* [EXCERPT PROVIDED]:
____

# Model 0.12 - Description
- Removed Tfidf, as results were disappointing
- Added basic description counts
- Insignficant on top of existing model
- When breeds removed, became fairly significant (~1%)
- Running this on LB reduces the score

In [1]:
import re
import ml_metrics
import string
import nltk
import scipy
import numpy as np
import pandas as pd
import xgboost as xgb
import seaborn as sns
import matplotlib.pyplot as plt
from collections import Counter
from scipy.sparse import hstack
from sklearn import preprocessing
from sklearn.ensemble import RandomForestClassifier
from sklearn.model_selection import train_test_split
from sklearn.model_selection import KFold
from sklearn.feature_extraction.text import TfidfVectorizer
from nltk.stem.porter import PorterStemmer

  from numpy.core.umath_tests import inner1d


In [2]:
# hides warnings - think it needs running after modules imported
import warnings
warnings.simplefilter("ignore")

____

* [Collected data entries]:
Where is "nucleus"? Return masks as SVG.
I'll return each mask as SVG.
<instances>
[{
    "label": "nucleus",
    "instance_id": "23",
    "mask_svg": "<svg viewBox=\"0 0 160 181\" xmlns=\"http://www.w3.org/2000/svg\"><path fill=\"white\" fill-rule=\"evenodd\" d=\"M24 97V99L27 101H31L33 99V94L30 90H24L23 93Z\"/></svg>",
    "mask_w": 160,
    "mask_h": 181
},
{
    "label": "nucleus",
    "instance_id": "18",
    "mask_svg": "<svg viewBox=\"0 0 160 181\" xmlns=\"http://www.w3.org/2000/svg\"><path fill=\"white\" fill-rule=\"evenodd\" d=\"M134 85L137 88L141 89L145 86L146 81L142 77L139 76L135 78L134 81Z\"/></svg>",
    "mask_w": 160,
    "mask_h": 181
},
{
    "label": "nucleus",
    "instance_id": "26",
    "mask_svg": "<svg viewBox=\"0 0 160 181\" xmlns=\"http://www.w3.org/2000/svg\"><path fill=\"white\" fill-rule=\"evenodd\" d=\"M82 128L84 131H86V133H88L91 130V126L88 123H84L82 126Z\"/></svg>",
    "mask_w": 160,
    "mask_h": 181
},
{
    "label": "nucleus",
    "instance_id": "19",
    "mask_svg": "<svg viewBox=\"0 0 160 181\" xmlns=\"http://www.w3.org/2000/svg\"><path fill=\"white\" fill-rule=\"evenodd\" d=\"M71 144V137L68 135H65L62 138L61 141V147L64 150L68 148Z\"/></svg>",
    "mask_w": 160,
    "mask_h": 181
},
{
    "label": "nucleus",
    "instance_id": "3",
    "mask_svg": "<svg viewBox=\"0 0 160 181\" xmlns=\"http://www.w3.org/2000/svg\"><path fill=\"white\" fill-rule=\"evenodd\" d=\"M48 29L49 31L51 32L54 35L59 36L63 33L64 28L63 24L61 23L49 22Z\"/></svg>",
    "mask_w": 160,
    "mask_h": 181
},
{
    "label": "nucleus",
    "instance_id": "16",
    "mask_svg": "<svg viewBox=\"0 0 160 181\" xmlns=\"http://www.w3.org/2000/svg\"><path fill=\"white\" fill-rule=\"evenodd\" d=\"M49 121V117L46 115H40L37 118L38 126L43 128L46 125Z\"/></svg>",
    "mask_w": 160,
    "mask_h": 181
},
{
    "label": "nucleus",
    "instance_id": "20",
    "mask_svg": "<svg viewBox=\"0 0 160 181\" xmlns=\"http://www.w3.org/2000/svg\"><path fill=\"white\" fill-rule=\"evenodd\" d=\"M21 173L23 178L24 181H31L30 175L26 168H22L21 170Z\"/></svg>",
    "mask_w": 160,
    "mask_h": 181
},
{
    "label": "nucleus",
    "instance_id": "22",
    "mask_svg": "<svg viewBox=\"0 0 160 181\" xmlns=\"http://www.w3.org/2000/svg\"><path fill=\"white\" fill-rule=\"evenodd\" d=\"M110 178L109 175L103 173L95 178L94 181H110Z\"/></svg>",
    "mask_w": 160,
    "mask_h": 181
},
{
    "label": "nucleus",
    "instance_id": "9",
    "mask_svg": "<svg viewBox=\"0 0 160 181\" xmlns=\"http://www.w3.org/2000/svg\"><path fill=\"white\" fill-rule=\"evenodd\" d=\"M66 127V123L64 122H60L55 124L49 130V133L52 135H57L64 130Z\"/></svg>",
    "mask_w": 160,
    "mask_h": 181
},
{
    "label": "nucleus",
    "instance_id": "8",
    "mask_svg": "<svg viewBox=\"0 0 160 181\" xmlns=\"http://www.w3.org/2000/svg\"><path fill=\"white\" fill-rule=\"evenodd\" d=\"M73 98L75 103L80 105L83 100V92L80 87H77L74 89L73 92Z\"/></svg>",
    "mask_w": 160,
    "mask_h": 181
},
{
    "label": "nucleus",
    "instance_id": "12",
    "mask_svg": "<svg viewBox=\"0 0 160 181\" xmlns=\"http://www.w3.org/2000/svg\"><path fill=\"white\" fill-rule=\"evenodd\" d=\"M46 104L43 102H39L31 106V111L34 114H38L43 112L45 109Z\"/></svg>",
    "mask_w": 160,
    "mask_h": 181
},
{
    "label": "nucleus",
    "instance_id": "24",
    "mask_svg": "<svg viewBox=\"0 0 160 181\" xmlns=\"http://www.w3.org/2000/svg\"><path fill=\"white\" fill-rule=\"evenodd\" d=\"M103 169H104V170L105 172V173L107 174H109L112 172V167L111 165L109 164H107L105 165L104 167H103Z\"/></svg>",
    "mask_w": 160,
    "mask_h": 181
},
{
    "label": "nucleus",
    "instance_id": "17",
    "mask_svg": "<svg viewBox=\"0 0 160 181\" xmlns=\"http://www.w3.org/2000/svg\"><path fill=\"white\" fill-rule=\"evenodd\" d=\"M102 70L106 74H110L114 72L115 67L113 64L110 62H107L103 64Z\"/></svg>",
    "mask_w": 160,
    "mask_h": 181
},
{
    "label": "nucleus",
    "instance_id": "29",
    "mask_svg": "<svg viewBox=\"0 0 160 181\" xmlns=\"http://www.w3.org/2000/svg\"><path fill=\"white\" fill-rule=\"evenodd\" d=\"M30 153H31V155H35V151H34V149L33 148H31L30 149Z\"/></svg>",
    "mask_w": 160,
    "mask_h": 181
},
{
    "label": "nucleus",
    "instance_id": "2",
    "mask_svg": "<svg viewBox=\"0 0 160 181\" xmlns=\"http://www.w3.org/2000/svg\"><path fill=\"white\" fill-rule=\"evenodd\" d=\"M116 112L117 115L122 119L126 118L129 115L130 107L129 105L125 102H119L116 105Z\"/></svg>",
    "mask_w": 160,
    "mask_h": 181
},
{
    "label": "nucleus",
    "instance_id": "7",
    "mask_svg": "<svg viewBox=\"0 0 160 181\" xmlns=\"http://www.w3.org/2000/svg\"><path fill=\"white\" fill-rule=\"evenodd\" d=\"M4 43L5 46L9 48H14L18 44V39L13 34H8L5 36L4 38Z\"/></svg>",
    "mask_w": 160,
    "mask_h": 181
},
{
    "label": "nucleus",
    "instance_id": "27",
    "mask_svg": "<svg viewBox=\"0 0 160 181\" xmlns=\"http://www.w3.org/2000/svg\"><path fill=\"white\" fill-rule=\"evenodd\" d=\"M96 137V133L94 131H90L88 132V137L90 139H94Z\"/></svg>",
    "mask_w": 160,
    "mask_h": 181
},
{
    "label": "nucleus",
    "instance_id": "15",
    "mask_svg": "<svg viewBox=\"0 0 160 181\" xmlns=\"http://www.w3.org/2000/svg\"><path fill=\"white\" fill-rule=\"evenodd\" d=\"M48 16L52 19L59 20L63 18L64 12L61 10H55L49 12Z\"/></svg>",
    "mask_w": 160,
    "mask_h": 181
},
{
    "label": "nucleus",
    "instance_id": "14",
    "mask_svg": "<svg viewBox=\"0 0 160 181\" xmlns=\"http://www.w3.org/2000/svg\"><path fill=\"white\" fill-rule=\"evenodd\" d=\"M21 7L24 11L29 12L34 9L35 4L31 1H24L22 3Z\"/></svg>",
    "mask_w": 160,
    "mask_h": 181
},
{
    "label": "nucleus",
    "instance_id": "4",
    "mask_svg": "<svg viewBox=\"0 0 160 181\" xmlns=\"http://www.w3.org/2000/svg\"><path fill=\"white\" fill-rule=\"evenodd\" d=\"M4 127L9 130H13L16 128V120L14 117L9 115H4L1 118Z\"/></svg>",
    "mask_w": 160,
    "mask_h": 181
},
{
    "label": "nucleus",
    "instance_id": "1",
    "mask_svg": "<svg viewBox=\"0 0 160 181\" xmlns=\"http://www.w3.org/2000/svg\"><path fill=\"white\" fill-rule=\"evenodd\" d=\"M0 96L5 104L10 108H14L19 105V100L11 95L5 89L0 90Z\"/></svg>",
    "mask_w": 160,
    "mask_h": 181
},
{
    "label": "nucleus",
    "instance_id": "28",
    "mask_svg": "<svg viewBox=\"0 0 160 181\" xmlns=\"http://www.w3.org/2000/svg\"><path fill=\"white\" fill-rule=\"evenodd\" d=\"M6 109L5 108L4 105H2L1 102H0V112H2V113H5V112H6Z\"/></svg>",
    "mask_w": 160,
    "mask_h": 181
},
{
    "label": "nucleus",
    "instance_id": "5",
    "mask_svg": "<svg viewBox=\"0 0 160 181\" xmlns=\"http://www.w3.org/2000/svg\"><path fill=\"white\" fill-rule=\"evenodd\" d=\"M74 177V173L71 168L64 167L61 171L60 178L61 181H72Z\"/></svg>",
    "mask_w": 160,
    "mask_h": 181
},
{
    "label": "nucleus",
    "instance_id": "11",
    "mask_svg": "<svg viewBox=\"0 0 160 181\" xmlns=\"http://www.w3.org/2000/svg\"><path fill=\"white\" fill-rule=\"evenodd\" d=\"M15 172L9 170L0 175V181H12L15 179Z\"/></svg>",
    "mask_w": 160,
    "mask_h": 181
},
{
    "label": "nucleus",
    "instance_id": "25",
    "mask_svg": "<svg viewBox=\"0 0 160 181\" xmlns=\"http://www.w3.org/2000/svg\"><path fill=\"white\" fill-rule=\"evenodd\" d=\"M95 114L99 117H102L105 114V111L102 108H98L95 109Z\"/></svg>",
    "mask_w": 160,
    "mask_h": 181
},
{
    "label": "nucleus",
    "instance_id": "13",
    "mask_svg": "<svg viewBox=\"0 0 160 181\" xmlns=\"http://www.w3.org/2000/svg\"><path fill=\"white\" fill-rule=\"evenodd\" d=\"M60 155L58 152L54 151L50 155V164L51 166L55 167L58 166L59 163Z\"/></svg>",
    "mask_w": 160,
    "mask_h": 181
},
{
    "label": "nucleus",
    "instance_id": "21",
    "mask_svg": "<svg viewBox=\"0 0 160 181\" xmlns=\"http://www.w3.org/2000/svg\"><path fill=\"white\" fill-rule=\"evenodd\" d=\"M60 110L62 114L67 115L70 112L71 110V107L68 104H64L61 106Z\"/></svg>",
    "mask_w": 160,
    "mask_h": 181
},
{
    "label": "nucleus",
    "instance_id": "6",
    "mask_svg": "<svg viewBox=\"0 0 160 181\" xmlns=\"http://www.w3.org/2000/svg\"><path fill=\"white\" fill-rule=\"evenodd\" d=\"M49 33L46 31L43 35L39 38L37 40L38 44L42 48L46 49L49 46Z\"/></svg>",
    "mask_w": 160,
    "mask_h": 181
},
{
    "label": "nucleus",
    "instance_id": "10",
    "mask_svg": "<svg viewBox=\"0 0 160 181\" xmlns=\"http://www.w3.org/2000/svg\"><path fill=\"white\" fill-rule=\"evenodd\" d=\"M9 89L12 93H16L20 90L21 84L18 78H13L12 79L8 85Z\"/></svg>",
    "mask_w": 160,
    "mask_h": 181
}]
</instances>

____

* [WORK ORDER 1]: According to the Model 0.12 notebook, why was Tfidf removed?
* [WORK ORDER 2]: From the Model 0.12 notebook, copy the passage that starts at "# Model 0.12" and goes up to and including "fairly significant (~1%)".

* [ANSWER SECTION 1]: The results were disappointing.

* [ANSWER SECTION 2]:
# Model 0.12 - Description
- Removed Tfidf, as results were disappointing
- Added basic description counts
- Insignficant on top of existing model
- When breeds removed, became fairly significant (~1%)